Problem
Tally how many lines of the data contain the string "solar", and reply with the number alone.

The data
○ ○ ○ ○ ○
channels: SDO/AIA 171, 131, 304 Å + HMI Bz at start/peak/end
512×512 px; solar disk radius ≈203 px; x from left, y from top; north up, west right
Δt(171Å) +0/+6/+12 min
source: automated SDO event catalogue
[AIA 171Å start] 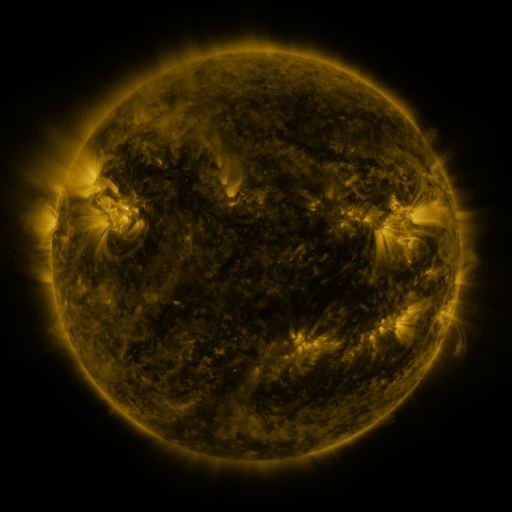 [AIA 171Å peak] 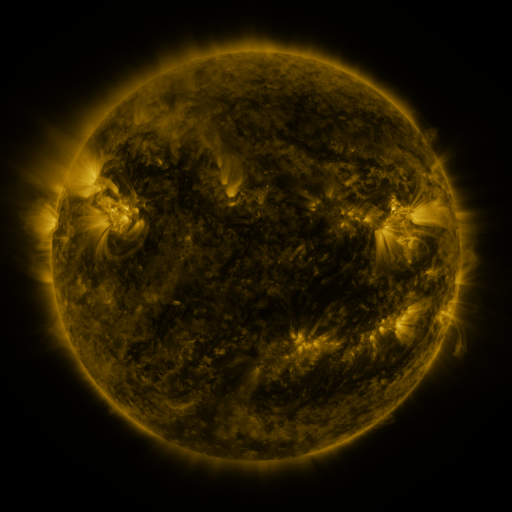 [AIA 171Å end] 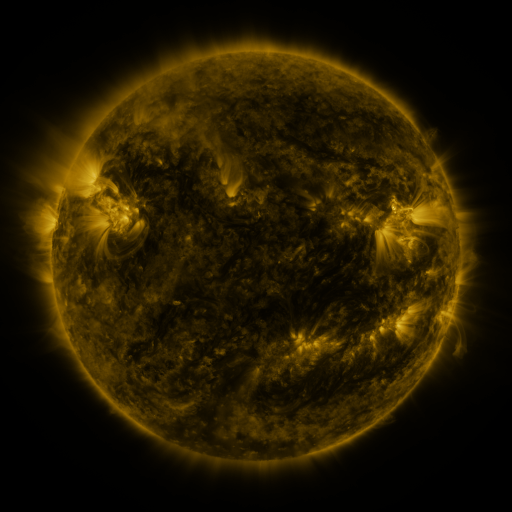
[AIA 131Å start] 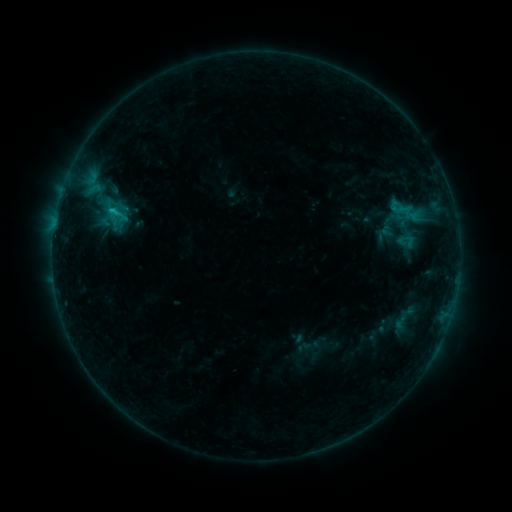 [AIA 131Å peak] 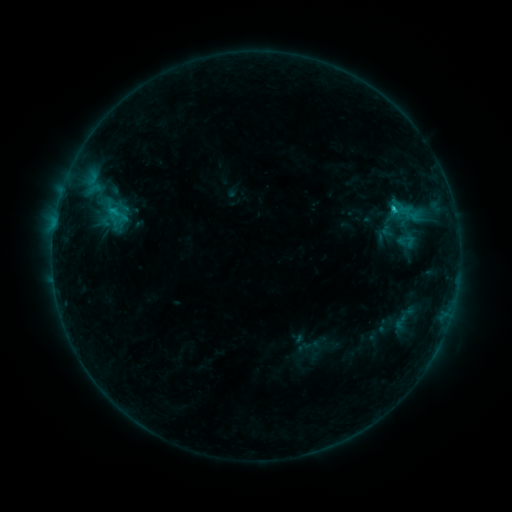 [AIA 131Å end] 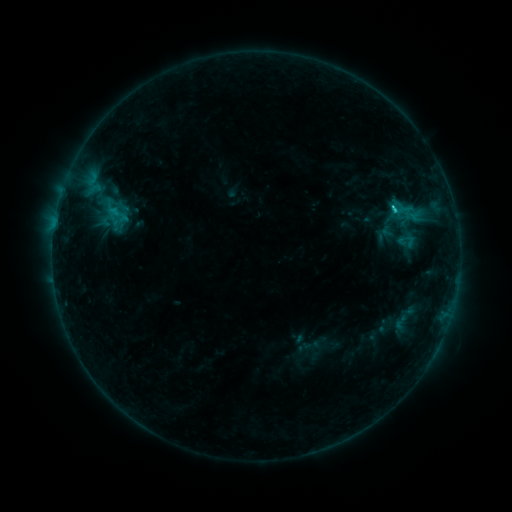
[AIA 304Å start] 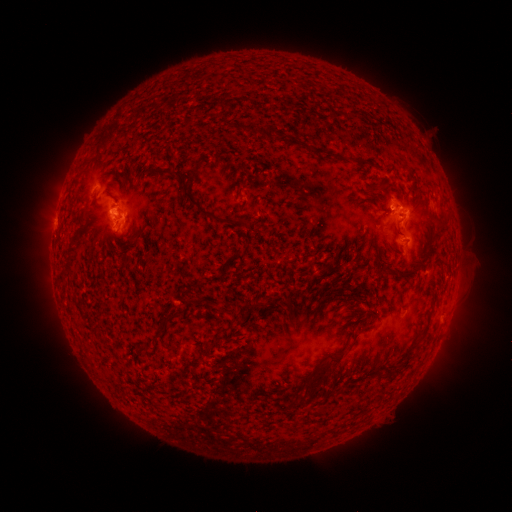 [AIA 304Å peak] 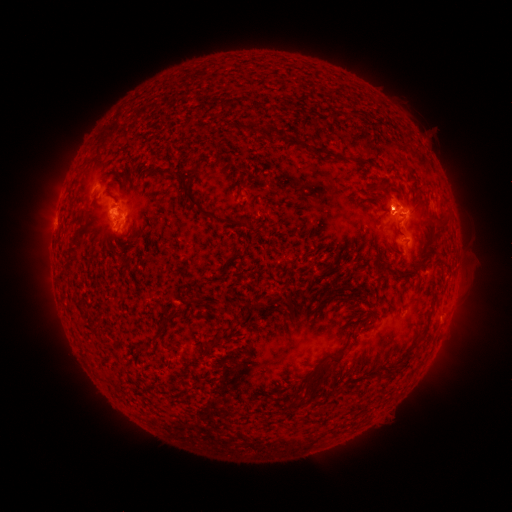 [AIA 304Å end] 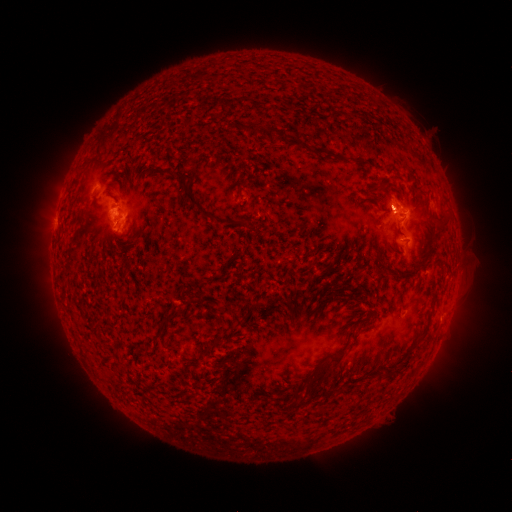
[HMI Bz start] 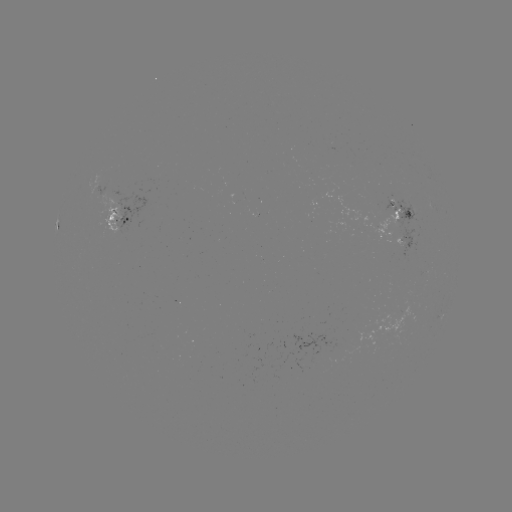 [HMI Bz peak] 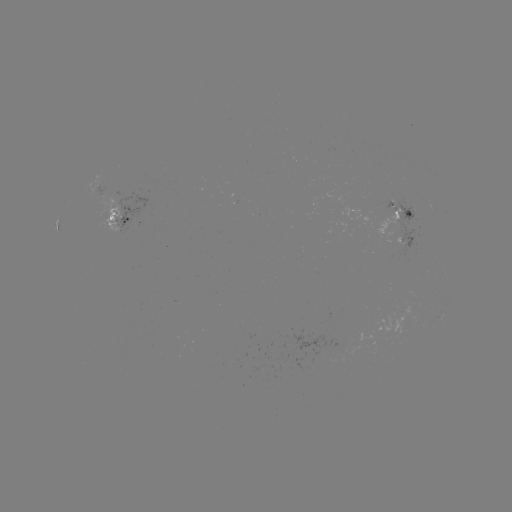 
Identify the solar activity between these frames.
C1.4 flare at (393, 211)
○ ○ ○ ○ ○
Answer in full
2